Es mag kaum jemanden geben, der die Schönheit der Dinge unseres Alltags besser inszenieren kann als New Yorks Top-Still-Life-Fotograf Tom Schierlitz. Seit über 20 Jahren fotografiert der gebürtige Münchner unter anderem für die GQ, Esquire und das New York Times Magazine selbst banale Fleichklöpse so, dass sie zum unnahbaren Objekt der Begierde werden. Für Achtung kochte Schierlitz in seinem Apartment in Tribeca ein handfestes Gericht – Schweineschulter nach dem Rezept seiner bayrischen Großmutter. Natürlich als formvollendetes Stilleben arrangiert, genauso wie die Ikonen der deutschsprachigen Konsumwirtschaft, die er für sein Achtung-Debüt in diese Ausgabe fotografierte.

„Ich mache den Schweinebraten am liebsten für Dinnerpartys, serviert auf einer großen Platte und einfach mit zwei Gabeln auseinandergerissen, so zart ist der Schulterbraten, da braucht es keine Messer. Serviert wird er mit frischem Brot und Gurkensalat – und, natürlich, eiskaltem Bier. Genauso wie meine Großmutter ihn früher in München gemacht hat, nur dass es damals ihre selbstgerechten Kartoffelknödel dazu gab.“

Tom Schierlitz
Die Schweineschulter ist vor allem bei Schierling‘ amerikanischen Freunden beliebt, hier fotografisch von ihm selbst festgehalten

Zubereitung

Eine ganze Schweineschulter mit Knochen (ca. 7kg) und ein großes Stück Schweinebauch, aus der Mitte geschnitten (ca. 2,5kg), kaufen – idealerweise direkt vom Biobauern, das schmeckt am besten. Am Tag vor der Party in die Fettseite der Schulter und des Bauches mit einem sehr scharfen Messer ein Rautenmuster einritzen, ohne dabei das Fleisch zu zerschneiden. Dann eine Tasse Meersalz und eine Tasse Zucker gut vermischen. Beide Fleischstücke mit der Salz-Zucker-Mischung einreiben und in Plastikfolie eingewickelt 24 Stunden in den Kühlschrank legen.
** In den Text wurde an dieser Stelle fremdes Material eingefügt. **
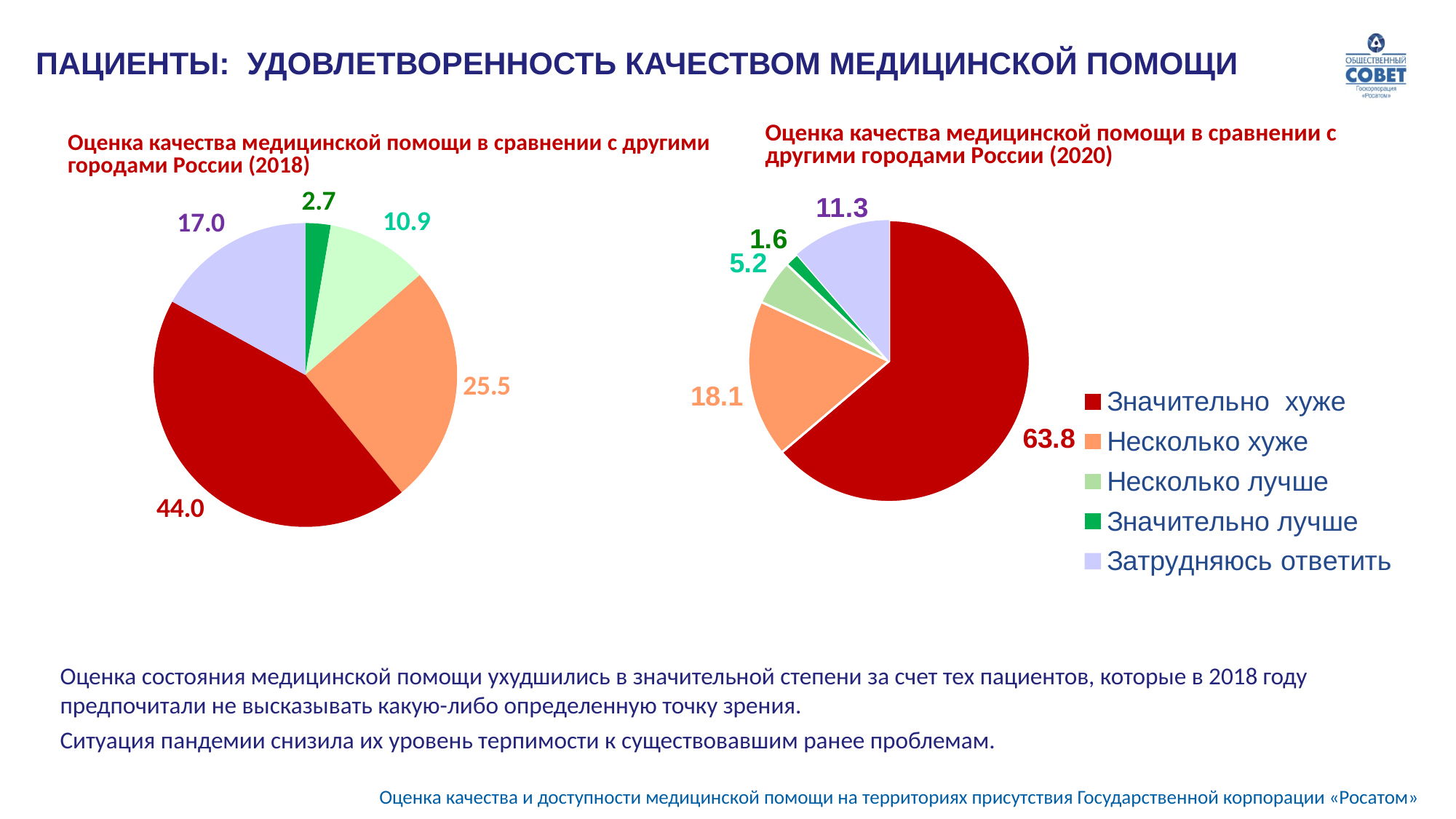
What type of chart is used on this slide? Pie chart What colour represents «Значительно хуже» in the legend? Dark red How many categories does the legend list? 5 In the 2018 pie chart (left), what is the value for «Затрудняюсь ответить»? 17.0 In the 2020 pie chart (right), what is the value for «Несколько хуже»? 18.1 In the 2018 pie chart (left), what is the difference between «Несколько хуже» and «Несколько лучше»? 14.6 In the 2018 pie chart (left), which category has the smallest slice? Значительно лучше In the 2020 pie chart (right), which category has the largest slice? Значительно хуже In the 2020 pie chart (right), which is larger: «Несколько лучше» or «Значительно лучше»? Несколько лучше In the 2018 pie chart (left), what is the value for «Значительно хуже»? 44.0 Which is larger: «Затрудняюсь ответить» in the 2018 chart or in the 2020 chart? 2018 What is the difference between the «Значительно хуже» value in the 2020 chart and in the 2018 chart? 19.8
Am Tag der Dinnerparty den Braten auspacken, entstandene Flüssigkeit und überschüssiges Salz entfernen (nicht abwaschen). Schulter und Bauch jeweils auf ein Blech legen (die Fettseite nach oben) und dann für sieben bis acht Stunden bei 180 Grad im Ofen lassen. Jede Stunde mit dem sich angesammelten Fond bestreichen. Wenn die Schulter so zart ist, dass man sie mit dem Messer ohne Widerstand anschneiden kann, rausnehmen und unter Albfolie mindestens 30 Minuten ruhen lassen.

Den Schweinebauch schon nach vier bis fünf Stunden herausnehmen und ebenso ein Weilchen ruhen lassen. Dann in ein bis zwei Zentimeter dicke Scheiben schneiden und diese von beiden Seiten in einer großen Gusspfanne knusprig anbraten. Dadurch ist das Fett fast ganz aus dem Bauch raus und er schmeckt fantastisch. Garantiert das Erste, das auf der Party aufgegessen wird und sehr beliebt bei meinen amerikanischen Freunden.

 

Erstmals erschienen in Achtung Mode Ausgabe 24, März 2013.